Slowly, he picked it up again and looked at it, then slid it into his pocket and stood up, and came out from behind his desk.
That morning he pulled out the pistol he never fired and fired it, sending two cold heavy rounds into the turgid eggs he never ate. They died and maliciously splattered all over his sane wife’s face, and he laughed. “How do you like them now?” he asked, for his wife was the maker of the turgid eggs, but he had sped out of the room before his wife would respond.
She never would, because she had a turgid egg stuck in her throat and couldn’t get it out.
He ran down cold streets, the pistol he had just fired held under his coat. He sped into an alley and ran past a poor family, jumping over garbage cans. The poor family were perfectly sane, and so were their garbage cans.
He ran to his psychiatrist, even though it wasn’t Thursday, and stormed in. He held his pistol high and fired a round into the ceiling.
“Put the gun down,” his psychiatrist suggested.
“No,” he said, and considered firing a round into his psychiatrist. But he remembered he was sane; he wasn’t crazy enough to shoot his psychiatrist, no matter how hard he tried. “No, I’m not crazy enough to shoot you. Why didn’t you say I was crazy? Why, damn you,” he moaned, sweeping out.

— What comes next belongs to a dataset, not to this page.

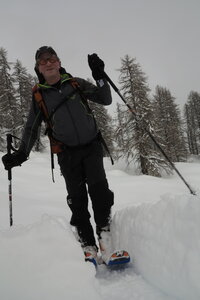 2013-03-17.22-ski-queyras-briançonnais, 05-ski-crouzet-escalade-aventure-2013-03-20-03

“Maybe because you would shoot me,” the psychiatrist said, and called the police.
He went back to his desk and put the gun he had just fired back in the drawers he had just opened. He slammed them shut. He looked at the mirror he had just looked at, cradling his face in his cold hands. Dimly he could see sirens flashing through the windows and reflecting off the mirror.
“They’ll say I’m criminally sane, criminally sane, completely balanced,” he said to himself, and took the gun he had just fired out again. He silently contemplated it and its promise, then shook his head. “I’m too sane to kill myself,” he said bitterly. “Too sane, like everybody else.”